- Directions:
#1 Answer the following from the Overtown article:
(a) In what decade were two interstate highways thrust through the heart of Overtown?
(b) What was the title of the special section of the Miami Herald mentioned in the article?
(c) At what figure do estimates of unemployment in Overtown begin?
#2 Rewrite the Overtown article starting with "Ann-Marie Adker, wearing" and going on through "of Miami's blacks.", changing "orange" to "yellow".

- Exercise text:
* * *

Miami's Overtown: blacks fight inequality to revive community

The sweet aroma of spareribs rises from the barbecue stand on the front porch of the old wooden duplex and wafts across the sandy lot that serves as a front yard. An old avocado tree shades part of the lot, where two dogs lie sleeping in the sand.

Ann-Marie Adker, wearing faded jeans and an orange T-shirt, sits on her porch with two friends. She is known around here as the ''mayor'' of Overtown, one of the city's black neighborhoods. The community was one of those closed to outsiders by police barricades last week during two nights of sporadic violence by a small percentage of Miami's blacks.

Viewed from Mrs. Adker's porch, the neighborhood is a friendly place.

And as it turned out, the community remained fairly calm during the scattered looting and rock-throwing in various parts of the city that followed Thursday's acquittal of a Miami police officer who shot and killed an Overtown youth, Nevell Johnson Jr., in December 1982 in a video game room a few blocks away.

Now, as life returns to its routine here, Mrs. Adker and other residents of Overtown tell about some of the daily challenges they face . . . as well as some of the good things about their community.

''We're like the hole in the doughnut,'' she says.

Overtown, no more than a dozen blocks long and five to 10 blocks wide at different points, is practically surrounded by major construction, including expressways and downtown office buildings.

This is ''valuable land,'' Mrs. Adker says.

Two interstate highways were thrust through the heart of Overtown in the 1960 s, forcing thousands of people in the neighborhood to move out. Later came urban renewal projects, replacing old homes and apartments. Some people here think of it as urban expulsion. More new apartments are planned, including some where Mrs. Adker's home sits.

Last December, in a special section of the Miami Herald entitled ''The Isolation of Black Miami,'' two writers had this observation on the effects of the highways and urban renewal on Overtown:

''When it was finished, what had been the soul of southeast Florida's black community, a center of learning, commerce, and society, had all vanished.''

Today, people like Mrs. Adker are trying to revive what is left of their community.

It is not an easy task. Unemployment is very high - estimates begin at 35 percent. And the rate is much higher for youth. Many women are raising children alone. There are no longer any movie theaters, supermarkets, hardware stores, or dry-cleaning plants. There is no local medical clinic, and beds at the nearby hospital are often filled. There is no high school; students are bused to other neighborhoods. People pay for taxis or for a jitney; some pay friends to take them to a supermarket several miles away.

Yet, says Irby McKnight, ''It's really not a bad neighborhood.''

People know each other and help each other, he says. If someone is hungry or ill or in other need, even if they live alone, they soon are helped, he says. ''We see everybody every day or ask where they are,'' he explains.

* * *

- Dataset excerpt:
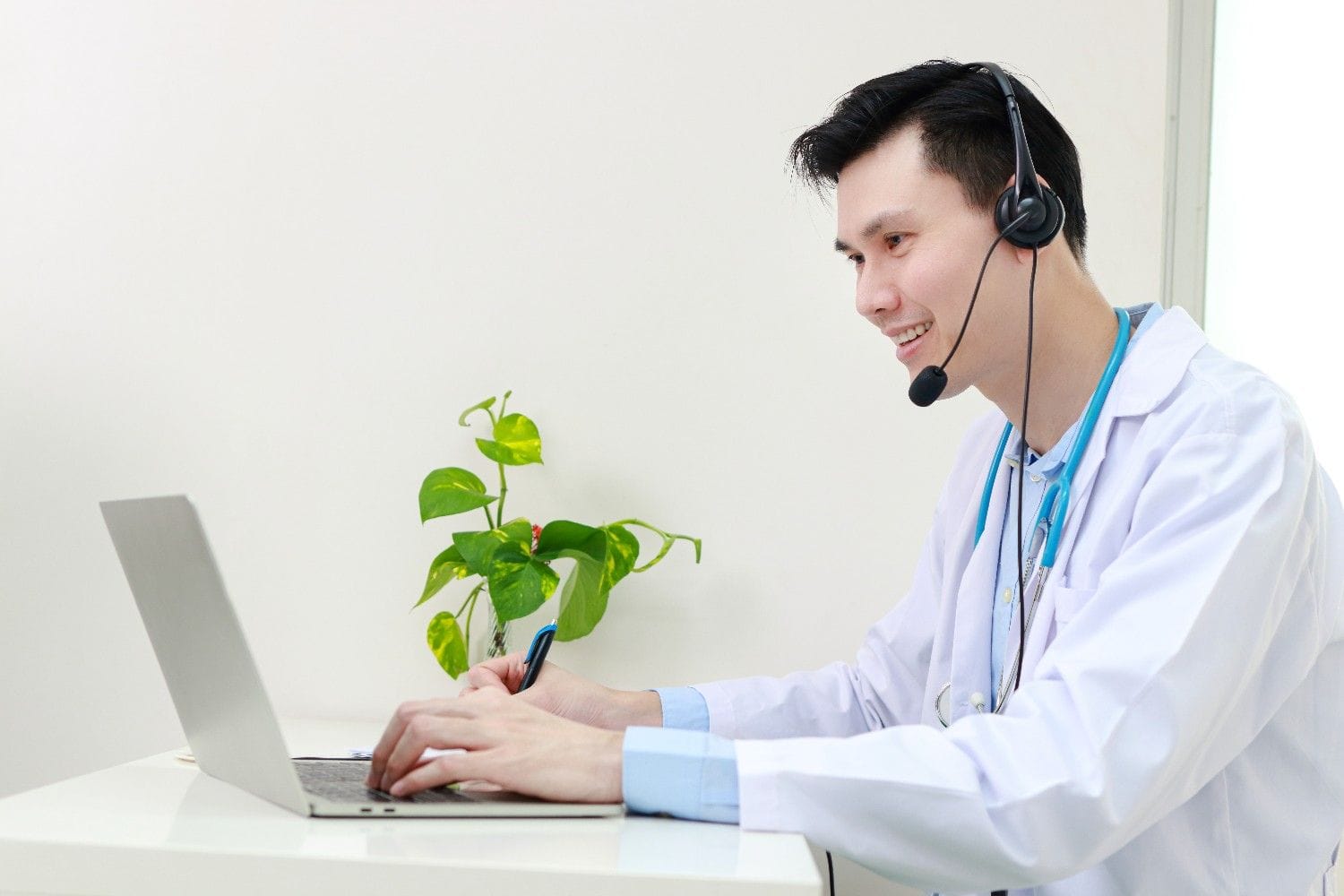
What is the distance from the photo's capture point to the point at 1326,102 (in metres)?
1.94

* * *

- Solutions for each task:
#1
(a) The 1960s.
(b) "The Isolation of Black Miami."
(c) 35 percent.

#2
Ann-Marie Adker, wearing faded jeans and an yellow T-shirt, sits on her porch with two friends. She is known around here as the ''mayor'' of Overtown, one of the city's black neighborhoods. The community was one of those closed to outsiders by police barricades last week during two nights of sporadic violence by a small percentage of Miami's blacks.